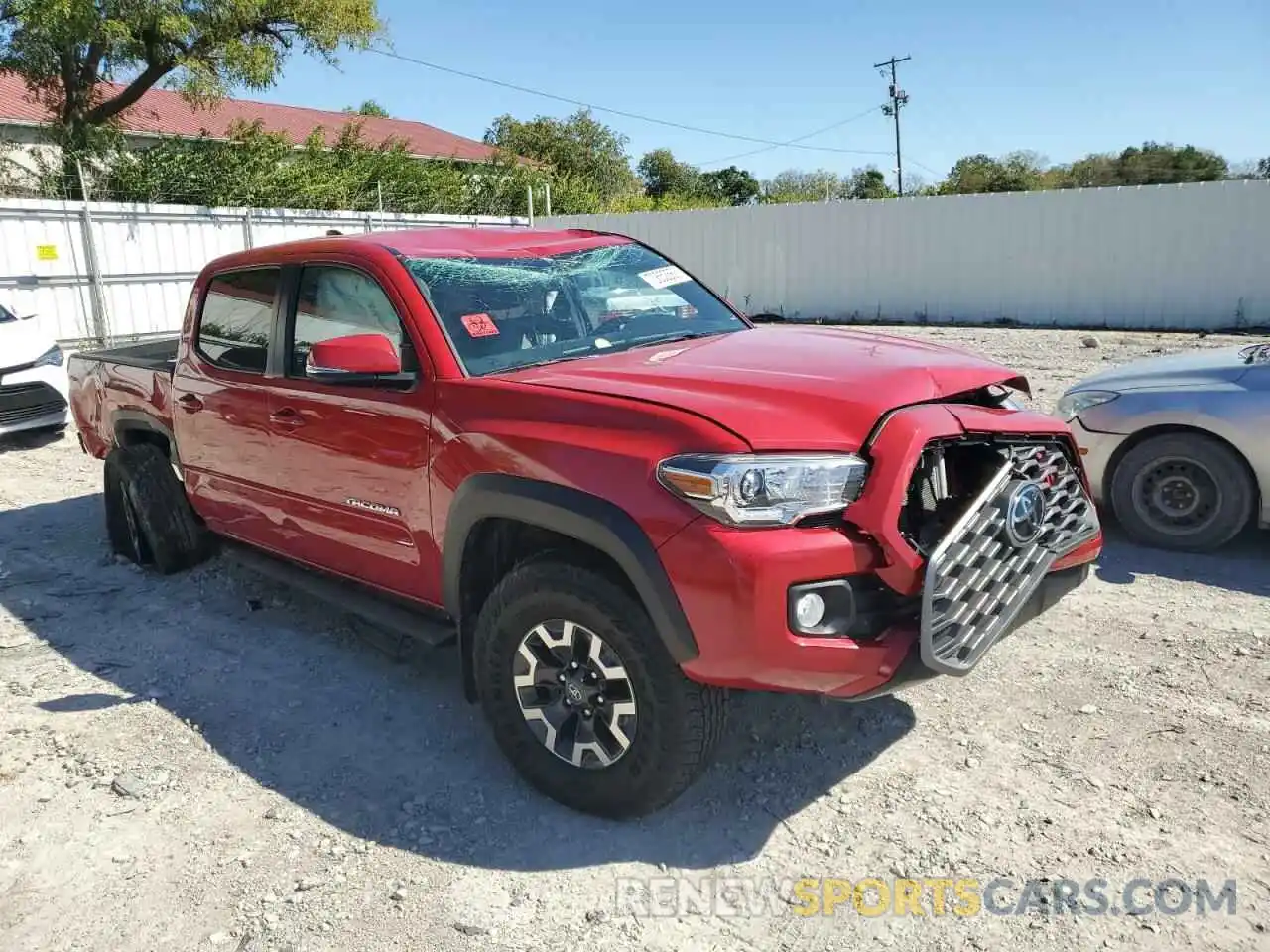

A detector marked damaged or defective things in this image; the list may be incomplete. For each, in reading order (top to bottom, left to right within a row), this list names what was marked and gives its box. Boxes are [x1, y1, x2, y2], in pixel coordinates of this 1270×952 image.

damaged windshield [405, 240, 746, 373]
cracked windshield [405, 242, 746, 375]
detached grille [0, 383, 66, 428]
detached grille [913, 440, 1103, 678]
******
Please revise the material above by replacing "damaged or defective" with "broken or faulty" and keeping every other line the same. Leave the pictures out of your answer.

A detector marked broken or faulty things in this image; the list may be incomplete. For each, in reading order (top to bottom, left to right within a row), this list names what was marked and gives its box. Boxes are [x1, y1, x2, y2], in pixel coordinates of this 1270×952 image.

damaged windshield [405, 240, 746, 373]
cracked windshield [405, 242, 746, 375]
detached grille [0, 383, 66, 428]
detached grille [913, 440, 1103, 678]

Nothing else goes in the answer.